In my day job, I've taken the vendor-everything approach and refactored lots of common code (across clients) into plugins, which are each a git submodule. My current project has 14 submodules, of which I am actively coding in probably 5 to 7 at any one time. (Plenty of motivation for creating git:rake right there.)
Let's say I've hacked for an hour or two and am ready to commit to my local repository. Let's first take a look at what's changed:
$ rake git:status
All repositories are on branch 'master'
/home/mike/git-repos/demo1/vendor/plugins/core: master, changes need to be committed
# modified: app/models/user_mailer.rb
# public/images/mail_alert.png (may need to be 'git add'ed)
WARNING: vendor/plugins/core needs to be pushed to remote origin
/home/mike/git-repos/demo1/vendor/plugins/pharos_library: master, changes need to be committed
# deleted: tasks/rake/git.rake
You'll notice first of all that, despite having 14 submodules, I'm only seeing output for the ones that need commits, and even that output is minimal, listing only the specific files and not all the cruft in the original message. It tells me that all submodules are on the same branch. It's smart enough to tell me that a file may need to be git-added. It will even alert me when a repo needs to be pushed to the origin.
I'll have to manually cd
to the submodule and git-add that one
file, but once that's done, I can commit my changes by running:
$ rake git:commit
which will run git commit -a -v
for each submodule, fire up the
editor for commit messages along the way, push each submodule to the
shared server, and then automagically create verbose commit logs for
the superproject.
To pull changes from the shared server:
$ rake git:pull
When you run this command, you'll notice that the output is filtered, so if no changes were pulled, you'll see no output. Silence is golden.
To push?
$ rake git:push
Not only will this be silent if there's nothing to push, but the rake task is smart enough to not even attempt to push to the server if master is no different from origin/master. So it's silent and fast.
Let's say I want to copy the current branch, master
, to a new
branch, working
.
$ rake git:for_each DO='git checkout -b working master'
If the command fails for any submodules, the rake task will terminate immediately.

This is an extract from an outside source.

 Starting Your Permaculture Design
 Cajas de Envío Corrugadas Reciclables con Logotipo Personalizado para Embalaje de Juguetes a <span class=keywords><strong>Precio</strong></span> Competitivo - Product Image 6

Merging changes from 'working' back into 'master' for every submodule (and the superproject)?
$ rake git:for_each DO='git checkout master'
$ rake git:for_each DO='git merge working'
A couple of things that come quickly to mind that git.rake should probably do:
-
Push to the shared server for ANY branch that we're tracking from a remote branch.
-
Be more intelligent about when we push to the server. Right now, the code pushes submodules to the shared server every time we want to commit the superproject. We might be able to get away with only pushing the submodules when we push the superproject.
-
Parsing the output from various 'git' commands is prone to breakage if the git crew starts modifying some of the strings.
-
There should probably be some unit/functional tests. See previous item.
Anyway, the code is all up on github. Go hack it, and send back patches!